Central research topic of the laboratory is the biological chemistry of ribonucleic acid molecules (RNA) involved in post-transcriptional gene regulatory processes. Our study object is the protozoan parasite Trypanosoma brucei. Trypanosomes are the causative agent of African sleeping sickness, a neglected tropical disease, for which no vaccination and no effective therapeutics exist.
One focus of our work is an RNA-processing reaction known as RNA-editing. Editing takes place within the mitochondria of trypanosomes and regulates gene expression by adding and deleting uridine nucleotides into otherwise non-functional primary transcripts. The reaction relies on the catalytic activity of a high molecular mass protein complex, the “editosome”. RNA-editing is required for the survival of the parasite and as such the processing reaction represents a perfect molecular target for directed drug intervention strategies.

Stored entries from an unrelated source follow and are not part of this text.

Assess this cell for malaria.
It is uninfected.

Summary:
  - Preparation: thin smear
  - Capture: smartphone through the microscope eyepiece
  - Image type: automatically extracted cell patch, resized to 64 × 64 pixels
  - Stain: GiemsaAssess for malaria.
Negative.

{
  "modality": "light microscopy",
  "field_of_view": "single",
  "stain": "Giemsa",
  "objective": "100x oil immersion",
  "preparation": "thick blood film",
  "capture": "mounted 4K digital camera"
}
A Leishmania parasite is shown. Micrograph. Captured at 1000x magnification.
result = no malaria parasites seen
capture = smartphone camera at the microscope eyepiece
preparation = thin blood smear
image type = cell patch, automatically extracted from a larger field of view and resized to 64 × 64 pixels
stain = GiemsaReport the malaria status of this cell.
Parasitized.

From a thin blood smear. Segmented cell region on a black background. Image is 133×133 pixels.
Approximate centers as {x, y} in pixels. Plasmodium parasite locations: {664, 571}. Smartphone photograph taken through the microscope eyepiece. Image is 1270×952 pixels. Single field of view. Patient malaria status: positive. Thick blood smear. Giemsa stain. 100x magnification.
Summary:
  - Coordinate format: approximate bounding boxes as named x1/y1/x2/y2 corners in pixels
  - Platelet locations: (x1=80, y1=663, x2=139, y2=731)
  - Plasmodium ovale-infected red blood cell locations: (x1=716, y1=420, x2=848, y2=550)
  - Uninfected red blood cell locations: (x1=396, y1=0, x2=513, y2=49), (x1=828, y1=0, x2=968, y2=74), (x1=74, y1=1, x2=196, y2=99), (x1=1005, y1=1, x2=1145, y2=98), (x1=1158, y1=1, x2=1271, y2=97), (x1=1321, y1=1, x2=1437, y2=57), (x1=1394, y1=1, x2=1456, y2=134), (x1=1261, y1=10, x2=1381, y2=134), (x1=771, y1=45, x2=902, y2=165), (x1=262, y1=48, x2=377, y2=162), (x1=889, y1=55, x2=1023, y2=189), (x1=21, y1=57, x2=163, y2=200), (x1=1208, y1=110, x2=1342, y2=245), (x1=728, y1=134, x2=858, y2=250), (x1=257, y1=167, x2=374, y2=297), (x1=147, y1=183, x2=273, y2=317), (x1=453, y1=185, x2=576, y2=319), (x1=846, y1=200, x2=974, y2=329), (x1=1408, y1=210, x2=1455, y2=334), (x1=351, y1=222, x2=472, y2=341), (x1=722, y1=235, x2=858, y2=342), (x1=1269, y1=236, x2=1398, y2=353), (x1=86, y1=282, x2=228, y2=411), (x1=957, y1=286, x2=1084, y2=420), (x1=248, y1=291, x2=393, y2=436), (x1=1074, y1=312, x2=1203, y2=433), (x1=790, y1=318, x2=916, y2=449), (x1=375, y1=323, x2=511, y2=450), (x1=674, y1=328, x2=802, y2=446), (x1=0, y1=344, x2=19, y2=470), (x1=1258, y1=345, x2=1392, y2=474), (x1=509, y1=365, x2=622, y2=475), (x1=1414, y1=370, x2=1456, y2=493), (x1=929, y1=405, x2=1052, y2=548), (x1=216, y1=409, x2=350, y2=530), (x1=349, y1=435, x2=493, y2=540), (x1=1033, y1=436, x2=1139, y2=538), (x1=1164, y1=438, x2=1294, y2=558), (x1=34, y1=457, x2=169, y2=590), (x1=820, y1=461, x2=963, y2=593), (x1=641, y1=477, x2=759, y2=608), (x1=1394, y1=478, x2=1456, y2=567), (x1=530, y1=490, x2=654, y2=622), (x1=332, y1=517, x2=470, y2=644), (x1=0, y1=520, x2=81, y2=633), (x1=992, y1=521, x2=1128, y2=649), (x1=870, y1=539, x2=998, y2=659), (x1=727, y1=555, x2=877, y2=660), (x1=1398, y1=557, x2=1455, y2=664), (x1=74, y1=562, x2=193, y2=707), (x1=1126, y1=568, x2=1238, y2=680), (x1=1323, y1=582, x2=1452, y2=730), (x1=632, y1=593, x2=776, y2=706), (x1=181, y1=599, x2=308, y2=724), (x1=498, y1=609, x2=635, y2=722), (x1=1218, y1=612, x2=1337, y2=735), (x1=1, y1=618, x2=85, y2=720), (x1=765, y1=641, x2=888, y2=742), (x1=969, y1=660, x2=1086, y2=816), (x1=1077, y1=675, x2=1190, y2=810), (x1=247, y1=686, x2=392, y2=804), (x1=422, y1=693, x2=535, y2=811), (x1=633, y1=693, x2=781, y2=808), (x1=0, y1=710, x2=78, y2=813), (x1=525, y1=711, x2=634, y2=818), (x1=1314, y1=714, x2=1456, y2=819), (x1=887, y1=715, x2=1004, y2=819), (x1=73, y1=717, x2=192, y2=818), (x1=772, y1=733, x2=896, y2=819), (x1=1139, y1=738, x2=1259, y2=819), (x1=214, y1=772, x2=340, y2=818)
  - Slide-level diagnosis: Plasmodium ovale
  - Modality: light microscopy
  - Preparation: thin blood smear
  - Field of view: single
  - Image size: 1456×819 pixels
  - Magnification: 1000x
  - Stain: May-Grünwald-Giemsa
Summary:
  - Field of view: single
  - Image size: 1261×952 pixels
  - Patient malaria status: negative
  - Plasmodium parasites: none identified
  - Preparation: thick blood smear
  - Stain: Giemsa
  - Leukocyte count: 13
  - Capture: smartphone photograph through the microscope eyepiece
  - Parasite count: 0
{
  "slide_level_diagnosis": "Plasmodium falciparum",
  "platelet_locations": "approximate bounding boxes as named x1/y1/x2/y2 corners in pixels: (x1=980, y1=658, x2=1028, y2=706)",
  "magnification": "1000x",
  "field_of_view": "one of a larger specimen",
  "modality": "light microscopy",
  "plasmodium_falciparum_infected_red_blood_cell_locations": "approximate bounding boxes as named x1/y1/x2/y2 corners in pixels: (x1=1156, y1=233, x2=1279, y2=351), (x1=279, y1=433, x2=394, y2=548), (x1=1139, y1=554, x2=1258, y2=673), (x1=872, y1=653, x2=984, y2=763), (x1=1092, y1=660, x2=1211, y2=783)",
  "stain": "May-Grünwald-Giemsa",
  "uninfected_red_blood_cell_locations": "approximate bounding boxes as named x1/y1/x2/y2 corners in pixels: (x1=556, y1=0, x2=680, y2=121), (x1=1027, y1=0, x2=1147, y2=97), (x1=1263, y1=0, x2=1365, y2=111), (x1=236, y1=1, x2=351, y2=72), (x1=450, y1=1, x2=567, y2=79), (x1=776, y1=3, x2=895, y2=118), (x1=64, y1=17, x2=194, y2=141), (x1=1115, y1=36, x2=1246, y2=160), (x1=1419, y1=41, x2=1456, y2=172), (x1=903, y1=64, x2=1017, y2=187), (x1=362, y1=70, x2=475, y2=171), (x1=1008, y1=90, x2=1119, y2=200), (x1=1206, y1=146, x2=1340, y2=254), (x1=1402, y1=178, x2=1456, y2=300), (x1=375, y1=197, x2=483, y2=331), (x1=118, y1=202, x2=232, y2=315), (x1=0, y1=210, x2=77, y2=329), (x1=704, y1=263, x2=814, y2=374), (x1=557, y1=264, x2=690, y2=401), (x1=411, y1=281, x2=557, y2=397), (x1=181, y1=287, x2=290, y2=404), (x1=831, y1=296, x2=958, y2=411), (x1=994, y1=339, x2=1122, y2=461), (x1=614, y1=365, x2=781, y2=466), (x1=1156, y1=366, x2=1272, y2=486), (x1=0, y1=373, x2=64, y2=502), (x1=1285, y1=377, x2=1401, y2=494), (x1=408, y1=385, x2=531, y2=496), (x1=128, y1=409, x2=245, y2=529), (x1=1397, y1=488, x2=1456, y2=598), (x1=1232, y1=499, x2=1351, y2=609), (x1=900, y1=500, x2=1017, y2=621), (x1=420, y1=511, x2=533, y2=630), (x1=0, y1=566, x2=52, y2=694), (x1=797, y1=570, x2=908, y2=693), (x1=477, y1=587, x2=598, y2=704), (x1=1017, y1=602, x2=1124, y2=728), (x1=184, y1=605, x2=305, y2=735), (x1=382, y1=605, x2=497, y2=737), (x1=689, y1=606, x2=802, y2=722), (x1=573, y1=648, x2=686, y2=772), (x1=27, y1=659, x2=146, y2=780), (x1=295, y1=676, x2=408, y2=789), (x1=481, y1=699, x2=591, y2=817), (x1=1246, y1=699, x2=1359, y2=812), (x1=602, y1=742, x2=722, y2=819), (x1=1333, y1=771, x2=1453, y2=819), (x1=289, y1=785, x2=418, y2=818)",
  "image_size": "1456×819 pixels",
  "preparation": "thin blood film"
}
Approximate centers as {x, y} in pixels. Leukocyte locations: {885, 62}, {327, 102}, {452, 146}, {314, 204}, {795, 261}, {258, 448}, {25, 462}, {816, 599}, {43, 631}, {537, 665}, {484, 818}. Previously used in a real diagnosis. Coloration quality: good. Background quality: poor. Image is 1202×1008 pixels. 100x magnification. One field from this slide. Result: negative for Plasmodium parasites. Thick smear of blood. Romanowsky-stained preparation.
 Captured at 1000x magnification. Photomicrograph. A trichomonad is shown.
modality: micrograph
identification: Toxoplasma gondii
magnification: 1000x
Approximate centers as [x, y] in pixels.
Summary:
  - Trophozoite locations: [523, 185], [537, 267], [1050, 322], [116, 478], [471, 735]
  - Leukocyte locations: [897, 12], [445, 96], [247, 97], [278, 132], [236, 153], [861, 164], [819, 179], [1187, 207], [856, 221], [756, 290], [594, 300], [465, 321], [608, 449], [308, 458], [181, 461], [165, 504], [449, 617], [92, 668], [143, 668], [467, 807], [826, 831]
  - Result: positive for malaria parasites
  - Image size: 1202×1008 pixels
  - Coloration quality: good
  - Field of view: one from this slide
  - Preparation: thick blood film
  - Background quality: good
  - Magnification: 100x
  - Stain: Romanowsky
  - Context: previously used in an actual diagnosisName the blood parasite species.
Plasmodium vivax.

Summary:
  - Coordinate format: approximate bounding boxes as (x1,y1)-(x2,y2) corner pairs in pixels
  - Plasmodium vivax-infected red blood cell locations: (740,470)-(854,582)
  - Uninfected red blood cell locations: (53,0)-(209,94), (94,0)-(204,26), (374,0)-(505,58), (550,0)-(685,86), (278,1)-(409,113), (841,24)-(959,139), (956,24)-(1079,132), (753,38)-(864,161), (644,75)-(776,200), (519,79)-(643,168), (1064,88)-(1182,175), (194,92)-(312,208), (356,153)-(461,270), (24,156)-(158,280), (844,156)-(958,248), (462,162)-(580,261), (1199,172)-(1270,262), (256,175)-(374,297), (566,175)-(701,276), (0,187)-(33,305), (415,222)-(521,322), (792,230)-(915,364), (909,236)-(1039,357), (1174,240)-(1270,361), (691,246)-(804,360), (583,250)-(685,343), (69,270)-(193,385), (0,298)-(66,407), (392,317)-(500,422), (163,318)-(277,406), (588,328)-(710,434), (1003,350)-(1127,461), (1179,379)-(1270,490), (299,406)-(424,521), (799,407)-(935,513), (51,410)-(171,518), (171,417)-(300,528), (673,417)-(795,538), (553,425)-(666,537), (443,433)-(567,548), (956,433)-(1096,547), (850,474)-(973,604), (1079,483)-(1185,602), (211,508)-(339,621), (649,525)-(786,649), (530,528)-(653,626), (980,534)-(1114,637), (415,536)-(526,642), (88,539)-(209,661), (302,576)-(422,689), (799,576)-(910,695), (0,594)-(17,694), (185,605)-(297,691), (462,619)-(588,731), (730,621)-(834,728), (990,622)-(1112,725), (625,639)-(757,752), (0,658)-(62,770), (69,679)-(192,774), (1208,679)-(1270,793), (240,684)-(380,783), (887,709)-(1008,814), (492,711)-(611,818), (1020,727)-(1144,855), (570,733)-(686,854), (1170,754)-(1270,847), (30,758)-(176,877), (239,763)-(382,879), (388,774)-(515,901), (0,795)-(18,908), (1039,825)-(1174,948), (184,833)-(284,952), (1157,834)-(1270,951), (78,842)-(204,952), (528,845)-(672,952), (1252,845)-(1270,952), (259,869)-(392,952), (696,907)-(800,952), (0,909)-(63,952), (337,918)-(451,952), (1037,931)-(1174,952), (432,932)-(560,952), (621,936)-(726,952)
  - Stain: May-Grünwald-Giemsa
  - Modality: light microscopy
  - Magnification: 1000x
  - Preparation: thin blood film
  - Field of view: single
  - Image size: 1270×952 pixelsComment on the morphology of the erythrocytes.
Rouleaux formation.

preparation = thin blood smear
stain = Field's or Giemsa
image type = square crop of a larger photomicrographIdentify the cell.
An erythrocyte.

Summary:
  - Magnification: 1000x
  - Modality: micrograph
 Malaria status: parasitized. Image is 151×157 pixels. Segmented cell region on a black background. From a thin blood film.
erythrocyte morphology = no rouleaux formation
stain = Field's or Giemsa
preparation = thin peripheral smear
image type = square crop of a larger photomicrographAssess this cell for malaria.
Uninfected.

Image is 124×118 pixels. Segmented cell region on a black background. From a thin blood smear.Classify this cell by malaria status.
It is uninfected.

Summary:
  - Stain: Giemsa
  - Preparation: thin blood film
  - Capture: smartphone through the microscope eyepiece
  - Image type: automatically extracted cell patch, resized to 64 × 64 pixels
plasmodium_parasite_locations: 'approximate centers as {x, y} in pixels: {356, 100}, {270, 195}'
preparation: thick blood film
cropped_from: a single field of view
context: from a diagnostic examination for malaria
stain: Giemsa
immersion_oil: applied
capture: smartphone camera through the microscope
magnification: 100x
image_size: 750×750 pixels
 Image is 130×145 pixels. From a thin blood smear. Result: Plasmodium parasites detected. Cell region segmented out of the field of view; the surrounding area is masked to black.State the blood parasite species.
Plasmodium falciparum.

RNA as drug molecules and biosensory surfaces
A second line of research is aimed at the development of RNA-based pharmaceuticals for the treatment of trypanosome-induced diseases. We use the SELEX-technology to isolate short, chemically modified RNAs that specifically bind to surface components of the trypanosome cell. Such “RNA-aptamers” can be derivatized to function as therapeutics and/or diagnostic tools against trypanosome infections. Furthermore, we exploit the high affinity binding characteristics of trypanosome-specific RNA-aptamers for the design of highly sensitive, electromagnetic (EM) biosensor devices, so-called AptaSensors. The AptaSensors operate in the mm- and THz-frequency region and are specifically tailored to detect the parasite at early, pre-symptomatic infection stages.
Nucleic acid-based 2D-materials
Lastly, we study the structural and physicochemical properties of the mitochondrial genome of African trypanosomes. This is a macromolecular structure known as the kinetoplast, which is visible on the microscopc length scale. The kinetoplast consists of a concatenated network of thousands of circular DNA-molecules and as such it represents a biological paradigm for soft, two-dimensional (2D) polymers with highly complex topologies. The self-assembly characteristics of the kinetoplast, its elastic sheet behaviour and its olympic-hydrogel and conductivity characteristics make it an attractive study object in the exploitation of DNA for material purposes.
We are part of the DFG-funded project “ESSENCE: Electromagnetic Sensors for Life Sciences” – New sensor concepts and technologies for biomedical analysis and diagnostics, process- and environmental monitoring.